My blog post: Implementing Bitcask, a Log-Structured Hash Table

A key/value database and server. Partial implementation of the Bitcask paper: https://riak.com/assets/bitcask-intro.pdf

  • Low latency per item read or written
  • Handles datasets larger than RAM
  • Human readable data format
  • Small specification
  • Human-readable data format
  • Just uses the Go standard library

Spec

Keys are kept in-memory and point to values in log files.

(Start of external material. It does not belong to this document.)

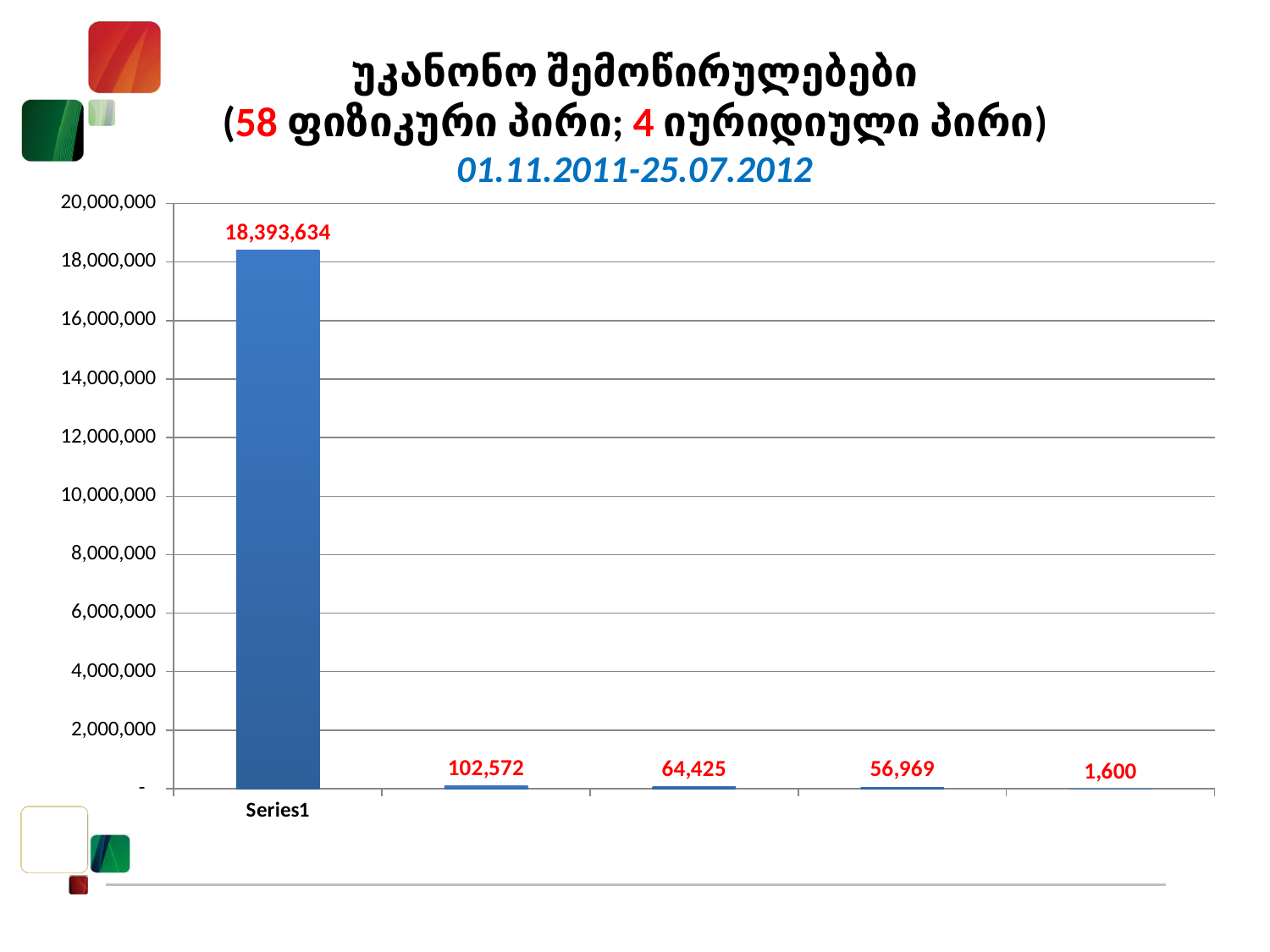
Which is larger, the third bar (64,425) or the fourth bar (56,969)? 64,425 What is the difference between the value for Series1 and the value of the second bar (102,572)? 18,291,062 What is the value printed on the second bar from the left? 102,572 What is the lowest value shown in the chart? 1,600 What is the difference between the bar labelled 64,425 and the bar labelled 56,969? 7,456 What kind of chart is shown on the slide? Bar chart Do the bar values rise or fall from left to right across the chart? Fall What date range is shown in the chart title? 01.11.2011-25.07.2012 What is the value printed on the rightmost bar? 1,600 How many bars are plotted in the chart? 5 What is the highest value shown in the chart? 18,393,634 What value is shown for Series1 in the chart? 18,393,634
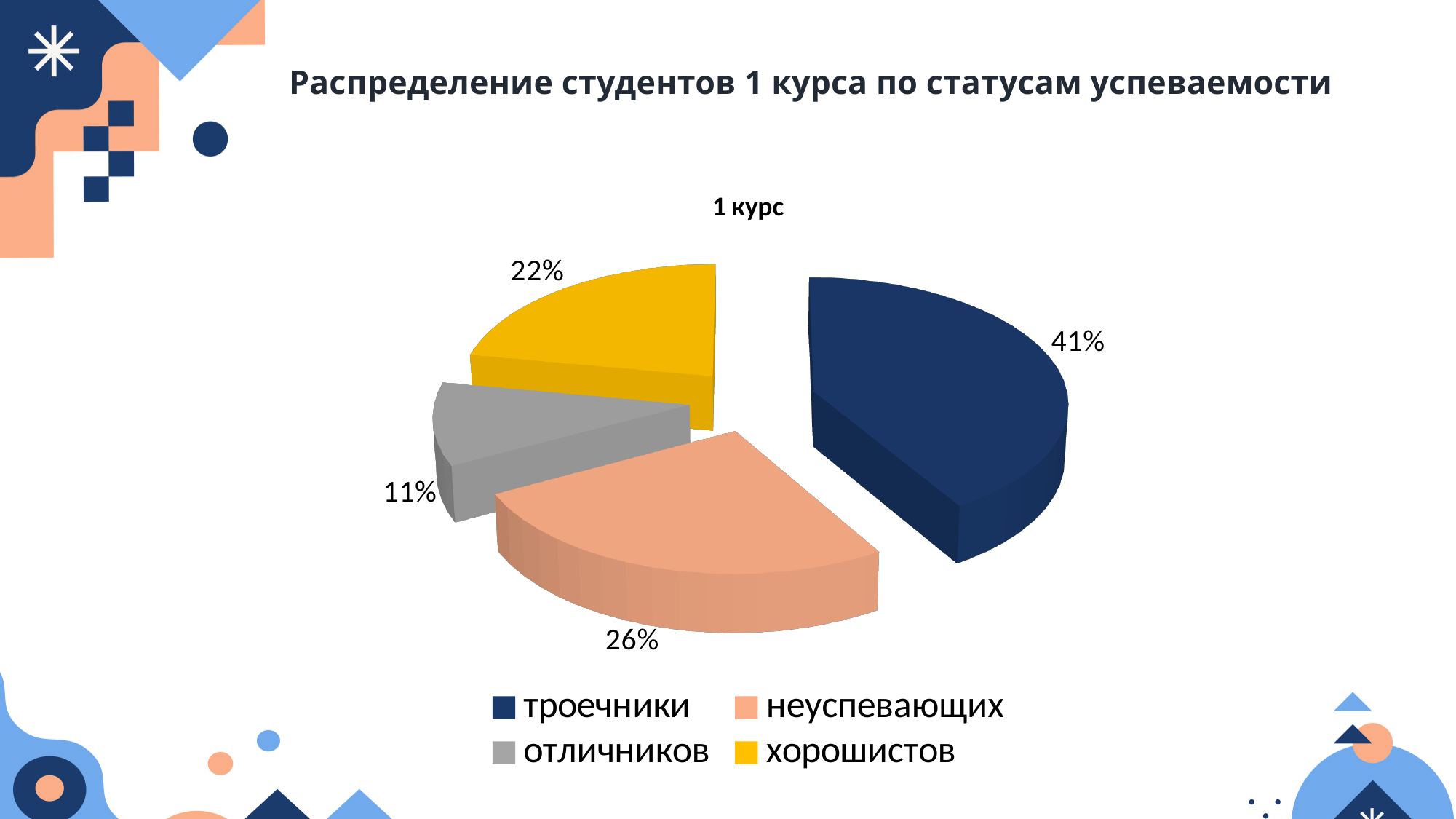
What percentage of the pie chart is the slice for хорошистов? 22% What percentage of the pie chart is the slice for неуспевающих? 26% What percentage of the pie chart is the slice for отличников? 11% Which slice is larger: неуспевающих or хорошистов? неуспевающих What colour is the slice for хорошистов in the pie chart? yellow What is the title shown directly above the pie chart? 1 курс How many slices does the pie chart have? 4 What type of chart is shown on the slide? pie chart What percentage of the pie chart is the slice for троечники? 41% Which category has the smallest share of the pie chart? отличников Which category has the largest share of the pie chart? троечники What is the difference in percentage points between the троечники slice and the хорошистов slice? 19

Log files are append-only and contain any number of adjacent items with the schema: expire, keySize, valueSize, key, value,.

An item with a key of a and a value of b that expires on 10 Aug 2022 looks like this in a log file:

1759300313415,1,1,a,b,

Not yet implemented: checksums, log file merging, hintfiles.

HTTP API

  • GET: /get?key=a
  • POST: /set?key=b&expire=1759300313415
    • HTTP body is read as the value
    • expire is optional (default is infinite)
  • DELETE: /delete?key=c

Performance

The key store is a concurrent map with locking map shards.

Reading a value requires a single disk seek.

Only one goroutine may write to the the active log file at a time so read-heavy workloads are ideal.

Tests

Tests perform real I/O to disk and generate new files every run.

pip install -r requirements.txt # (it just uses the requests library)
python e2e.py # run e2e tests covering the main function
go test ./... # unit tests

Deployment

As this is fairly standard Go application: set PORT, DATABASE_DIR, and run.

It deploys to railway.app with zero configuration (presumably most platforms-as-a-service as well).